Translating categories and tags
The steps are almost similar to translating the page. From the categories list click on the ‘+’ icon which will open up a new category addition page and at the bottom of it will have the relevant primary language from which the category is translated.
While creating a new category or tag the language section should be set to the relevant language if you want to display the category for particular language alone.
The one main difference between page and post translation is the selection of categories if you have already translated the categories, the categories meta box will list only the translated ones based on the language of the post. Select the appropriate translated category to complete the post translation.
Anything that is not in posts, pages, categories, and tags falls under string translation which includes site title, tagline, widget title, footer notes etc. these are user-defined, PolyLang allows translation of such strings. The steps are straightforward the string translation is accessed from WP dashboard Languages-> strings translations. The page will display the list of strings available and then a text field for each language.

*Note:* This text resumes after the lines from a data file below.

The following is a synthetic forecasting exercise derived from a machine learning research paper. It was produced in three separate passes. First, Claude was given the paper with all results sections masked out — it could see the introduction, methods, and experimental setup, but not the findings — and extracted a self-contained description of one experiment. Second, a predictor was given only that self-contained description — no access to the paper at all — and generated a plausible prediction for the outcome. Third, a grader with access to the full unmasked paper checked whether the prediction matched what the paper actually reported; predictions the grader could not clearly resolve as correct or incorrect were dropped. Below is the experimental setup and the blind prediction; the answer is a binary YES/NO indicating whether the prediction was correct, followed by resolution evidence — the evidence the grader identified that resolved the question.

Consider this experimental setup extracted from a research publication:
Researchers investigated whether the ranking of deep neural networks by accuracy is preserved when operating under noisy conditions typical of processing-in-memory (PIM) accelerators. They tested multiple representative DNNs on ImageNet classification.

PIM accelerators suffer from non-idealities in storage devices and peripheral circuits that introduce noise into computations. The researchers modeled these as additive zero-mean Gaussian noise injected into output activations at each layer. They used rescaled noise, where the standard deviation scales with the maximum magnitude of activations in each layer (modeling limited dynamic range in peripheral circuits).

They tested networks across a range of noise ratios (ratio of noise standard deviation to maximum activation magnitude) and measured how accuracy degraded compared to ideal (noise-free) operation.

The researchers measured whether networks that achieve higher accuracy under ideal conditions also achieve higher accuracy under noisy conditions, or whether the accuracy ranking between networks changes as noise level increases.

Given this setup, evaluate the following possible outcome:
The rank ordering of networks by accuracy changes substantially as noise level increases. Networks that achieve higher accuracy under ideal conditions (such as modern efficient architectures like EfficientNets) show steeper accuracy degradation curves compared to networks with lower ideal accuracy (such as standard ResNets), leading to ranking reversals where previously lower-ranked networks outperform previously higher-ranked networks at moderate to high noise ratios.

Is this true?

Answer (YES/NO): NO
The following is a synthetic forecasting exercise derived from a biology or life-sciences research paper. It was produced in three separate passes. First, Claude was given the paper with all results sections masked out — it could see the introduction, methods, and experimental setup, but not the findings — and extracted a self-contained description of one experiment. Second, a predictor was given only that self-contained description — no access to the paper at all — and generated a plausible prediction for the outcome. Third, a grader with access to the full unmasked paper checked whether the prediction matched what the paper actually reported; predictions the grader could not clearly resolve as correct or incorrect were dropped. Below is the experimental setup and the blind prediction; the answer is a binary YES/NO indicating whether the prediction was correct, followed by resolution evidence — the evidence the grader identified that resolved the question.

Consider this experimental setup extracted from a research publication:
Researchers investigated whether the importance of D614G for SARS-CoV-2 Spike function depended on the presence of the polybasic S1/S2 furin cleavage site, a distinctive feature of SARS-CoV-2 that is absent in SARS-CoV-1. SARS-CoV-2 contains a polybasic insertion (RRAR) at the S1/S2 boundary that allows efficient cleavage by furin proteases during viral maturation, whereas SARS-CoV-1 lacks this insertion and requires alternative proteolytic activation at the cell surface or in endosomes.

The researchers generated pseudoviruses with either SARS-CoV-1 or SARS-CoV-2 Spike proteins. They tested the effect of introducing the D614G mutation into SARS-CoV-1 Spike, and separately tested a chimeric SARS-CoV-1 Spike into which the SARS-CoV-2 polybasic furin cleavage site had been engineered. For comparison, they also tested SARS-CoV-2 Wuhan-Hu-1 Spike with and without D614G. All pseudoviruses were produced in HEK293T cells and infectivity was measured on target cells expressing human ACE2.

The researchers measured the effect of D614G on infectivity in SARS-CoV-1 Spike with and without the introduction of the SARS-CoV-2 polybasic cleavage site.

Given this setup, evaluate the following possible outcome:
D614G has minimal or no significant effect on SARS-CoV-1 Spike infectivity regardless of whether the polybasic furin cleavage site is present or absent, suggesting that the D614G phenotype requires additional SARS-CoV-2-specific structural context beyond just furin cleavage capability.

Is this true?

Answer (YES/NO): NO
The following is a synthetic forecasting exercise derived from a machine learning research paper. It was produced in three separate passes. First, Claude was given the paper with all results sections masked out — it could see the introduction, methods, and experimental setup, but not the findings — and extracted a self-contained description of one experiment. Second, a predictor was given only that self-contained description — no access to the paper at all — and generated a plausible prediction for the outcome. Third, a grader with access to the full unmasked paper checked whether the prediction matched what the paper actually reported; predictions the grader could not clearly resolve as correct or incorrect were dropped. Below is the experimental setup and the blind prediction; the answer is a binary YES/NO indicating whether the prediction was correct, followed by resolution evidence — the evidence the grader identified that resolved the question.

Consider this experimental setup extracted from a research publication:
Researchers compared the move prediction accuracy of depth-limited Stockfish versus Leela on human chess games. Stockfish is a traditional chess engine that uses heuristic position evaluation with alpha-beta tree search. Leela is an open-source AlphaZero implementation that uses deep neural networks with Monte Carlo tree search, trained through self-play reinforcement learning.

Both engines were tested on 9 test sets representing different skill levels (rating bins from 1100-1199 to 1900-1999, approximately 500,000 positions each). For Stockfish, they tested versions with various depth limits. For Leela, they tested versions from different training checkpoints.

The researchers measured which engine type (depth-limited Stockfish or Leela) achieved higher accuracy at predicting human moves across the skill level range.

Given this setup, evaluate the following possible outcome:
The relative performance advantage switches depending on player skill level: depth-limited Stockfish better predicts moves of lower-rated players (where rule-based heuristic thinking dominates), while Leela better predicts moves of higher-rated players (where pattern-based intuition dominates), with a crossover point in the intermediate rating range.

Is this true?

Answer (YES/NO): NO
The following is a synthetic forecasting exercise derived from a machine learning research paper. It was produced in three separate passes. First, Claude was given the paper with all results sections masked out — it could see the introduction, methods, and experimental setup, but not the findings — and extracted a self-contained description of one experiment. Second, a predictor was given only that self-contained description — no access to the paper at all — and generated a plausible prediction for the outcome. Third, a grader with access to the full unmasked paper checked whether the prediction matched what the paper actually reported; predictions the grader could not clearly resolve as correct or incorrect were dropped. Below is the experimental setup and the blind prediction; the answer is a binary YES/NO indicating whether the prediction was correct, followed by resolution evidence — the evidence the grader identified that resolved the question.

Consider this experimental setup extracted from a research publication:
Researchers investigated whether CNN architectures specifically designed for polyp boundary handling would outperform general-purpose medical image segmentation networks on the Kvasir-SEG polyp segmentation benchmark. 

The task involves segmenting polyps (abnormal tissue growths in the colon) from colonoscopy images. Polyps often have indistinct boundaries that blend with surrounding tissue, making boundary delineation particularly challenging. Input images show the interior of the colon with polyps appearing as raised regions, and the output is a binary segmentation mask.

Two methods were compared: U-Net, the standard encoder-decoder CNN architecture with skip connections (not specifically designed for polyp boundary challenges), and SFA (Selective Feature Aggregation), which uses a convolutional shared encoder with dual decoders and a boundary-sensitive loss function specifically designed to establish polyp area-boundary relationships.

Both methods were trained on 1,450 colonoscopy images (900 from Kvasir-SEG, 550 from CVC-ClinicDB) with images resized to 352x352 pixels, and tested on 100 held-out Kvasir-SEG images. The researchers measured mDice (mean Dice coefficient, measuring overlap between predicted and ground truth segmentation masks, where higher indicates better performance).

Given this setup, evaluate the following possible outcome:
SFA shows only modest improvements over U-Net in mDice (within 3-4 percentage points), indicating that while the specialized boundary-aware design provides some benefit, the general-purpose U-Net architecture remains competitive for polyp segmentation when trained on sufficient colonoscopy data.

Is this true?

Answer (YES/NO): NO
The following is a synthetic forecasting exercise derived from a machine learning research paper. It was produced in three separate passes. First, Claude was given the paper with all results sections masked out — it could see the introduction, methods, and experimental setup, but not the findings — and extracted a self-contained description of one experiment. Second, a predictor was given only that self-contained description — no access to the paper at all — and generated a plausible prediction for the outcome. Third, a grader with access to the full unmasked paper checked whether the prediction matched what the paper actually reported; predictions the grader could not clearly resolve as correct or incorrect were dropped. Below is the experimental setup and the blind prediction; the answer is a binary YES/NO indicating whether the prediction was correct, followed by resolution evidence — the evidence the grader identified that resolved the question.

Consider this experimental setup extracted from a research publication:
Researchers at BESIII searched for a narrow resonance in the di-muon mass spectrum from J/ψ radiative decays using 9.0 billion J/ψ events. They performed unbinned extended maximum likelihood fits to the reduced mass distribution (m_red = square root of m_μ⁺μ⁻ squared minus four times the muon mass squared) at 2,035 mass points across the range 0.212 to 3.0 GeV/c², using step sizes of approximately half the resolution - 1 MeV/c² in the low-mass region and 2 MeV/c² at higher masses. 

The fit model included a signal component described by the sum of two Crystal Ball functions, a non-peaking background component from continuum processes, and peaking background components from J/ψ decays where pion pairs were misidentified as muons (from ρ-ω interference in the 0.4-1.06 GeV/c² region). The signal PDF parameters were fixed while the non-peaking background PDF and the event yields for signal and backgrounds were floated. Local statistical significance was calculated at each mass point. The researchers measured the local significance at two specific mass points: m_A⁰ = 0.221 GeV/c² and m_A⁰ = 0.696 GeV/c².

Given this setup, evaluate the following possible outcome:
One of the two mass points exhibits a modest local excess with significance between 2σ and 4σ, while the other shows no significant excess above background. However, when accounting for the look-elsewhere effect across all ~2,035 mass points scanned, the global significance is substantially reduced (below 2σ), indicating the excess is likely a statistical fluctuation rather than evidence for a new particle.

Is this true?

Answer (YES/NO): NO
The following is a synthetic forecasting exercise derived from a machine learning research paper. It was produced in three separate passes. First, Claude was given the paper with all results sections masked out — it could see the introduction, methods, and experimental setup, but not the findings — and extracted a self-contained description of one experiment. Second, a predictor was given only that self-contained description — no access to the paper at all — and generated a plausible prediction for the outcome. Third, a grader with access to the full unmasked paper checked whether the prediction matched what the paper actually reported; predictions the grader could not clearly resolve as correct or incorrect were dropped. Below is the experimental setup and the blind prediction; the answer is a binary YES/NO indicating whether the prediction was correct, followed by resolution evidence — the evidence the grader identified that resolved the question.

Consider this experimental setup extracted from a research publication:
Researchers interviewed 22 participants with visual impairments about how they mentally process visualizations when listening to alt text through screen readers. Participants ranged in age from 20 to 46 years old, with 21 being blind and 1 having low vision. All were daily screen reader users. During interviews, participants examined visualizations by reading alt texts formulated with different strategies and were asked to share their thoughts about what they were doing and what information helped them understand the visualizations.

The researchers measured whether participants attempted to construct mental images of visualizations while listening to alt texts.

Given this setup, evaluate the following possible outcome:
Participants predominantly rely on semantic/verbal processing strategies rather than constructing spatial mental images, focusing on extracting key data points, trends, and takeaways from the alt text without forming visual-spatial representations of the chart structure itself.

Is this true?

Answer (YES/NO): NO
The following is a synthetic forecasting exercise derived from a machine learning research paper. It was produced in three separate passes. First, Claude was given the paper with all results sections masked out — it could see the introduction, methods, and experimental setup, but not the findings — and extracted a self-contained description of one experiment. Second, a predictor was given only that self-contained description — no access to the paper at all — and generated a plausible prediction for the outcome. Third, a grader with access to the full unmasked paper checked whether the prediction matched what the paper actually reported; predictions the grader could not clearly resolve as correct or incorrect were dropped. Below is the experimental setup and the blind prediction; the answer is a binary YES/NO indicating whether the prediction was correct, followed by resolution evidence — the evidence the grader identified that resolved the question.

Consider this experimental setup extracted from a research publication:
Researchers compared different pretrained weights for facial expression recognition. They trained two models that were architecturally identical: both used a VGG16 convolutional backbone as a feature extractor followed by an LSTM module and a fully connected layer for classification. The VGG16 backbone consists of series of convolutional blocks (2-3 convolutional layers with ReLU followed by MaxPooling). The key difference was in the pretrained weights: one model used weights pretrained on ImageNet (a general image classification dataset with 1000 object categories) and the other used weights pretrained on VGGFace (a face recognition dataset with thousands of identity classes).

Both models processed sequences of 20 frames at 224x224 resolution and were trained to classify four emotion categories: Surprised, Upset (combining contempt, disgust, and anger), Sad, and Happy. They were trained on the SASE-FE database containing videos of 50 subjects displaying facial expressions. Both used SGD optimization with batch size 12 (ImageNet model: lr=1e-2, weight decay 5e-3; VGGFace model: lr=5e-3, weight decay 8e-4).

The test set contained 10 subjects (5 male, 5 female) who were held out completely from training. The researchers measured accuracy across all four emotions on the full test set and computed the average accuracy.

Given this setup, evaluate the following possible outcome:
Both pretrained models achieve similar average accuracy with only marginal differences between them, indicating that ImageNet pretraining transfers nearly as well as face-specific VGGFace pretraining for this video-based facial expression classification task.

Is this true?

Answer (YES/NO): YES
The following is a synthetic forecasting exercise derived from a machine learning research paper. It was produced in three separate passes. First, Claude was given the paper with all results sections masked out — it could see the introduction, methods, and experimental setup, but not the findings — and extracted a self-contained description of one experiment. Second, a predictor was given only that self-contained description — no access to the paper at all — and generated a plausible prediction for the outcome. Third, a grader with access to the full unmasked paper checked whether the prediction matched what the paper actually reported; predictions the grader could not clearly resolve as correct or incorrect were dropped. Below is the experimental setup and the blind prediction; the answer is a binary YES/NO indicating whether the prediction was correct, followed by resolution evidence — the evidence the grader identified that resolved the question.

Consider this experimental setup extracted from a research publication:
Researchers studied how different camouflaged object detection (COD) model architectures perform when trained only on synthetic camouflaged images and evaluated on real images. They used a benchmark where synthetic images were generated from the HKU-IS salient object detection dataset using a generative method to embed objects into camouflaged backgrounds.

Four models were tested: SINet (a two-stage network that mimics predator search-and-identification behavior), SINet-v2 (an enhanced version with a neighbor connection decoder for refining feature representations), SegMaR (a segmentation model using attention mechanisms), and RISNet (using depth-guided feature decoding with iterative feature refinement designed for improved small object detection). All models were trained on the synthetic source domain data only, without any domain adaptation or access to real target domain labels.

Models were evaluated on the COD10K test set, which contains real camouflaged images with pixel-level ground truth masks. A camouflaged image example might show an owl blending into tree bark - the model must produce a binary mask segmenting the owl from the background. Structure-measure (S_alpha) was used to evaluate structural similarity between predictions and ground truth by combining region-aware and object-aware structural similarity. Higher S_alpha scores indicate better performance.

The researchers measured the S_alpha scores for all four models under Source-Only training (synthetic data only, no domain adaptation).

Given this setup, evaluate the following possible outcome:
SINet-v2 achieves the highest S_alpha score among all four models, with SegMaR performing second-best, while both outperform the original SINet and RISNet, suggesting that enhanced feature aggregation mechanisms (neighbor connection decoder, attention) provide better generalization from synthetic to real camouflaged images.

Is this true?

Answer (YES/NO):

Translating using PolyLang comes handy since there is no much technicality involved, understanding the flow and structure of the translation system would be sufficient to get started. There is some catch with the free version of the plugin the post slugs cannot be localized and if you try to localize the URL it would lead to a 404 page. The option is available with a premium add-on. The plugin has documented the process very well but there is hardly any support provided at the plugin repository. Ignoring these caveats, the plugin serves the best for most of the needs.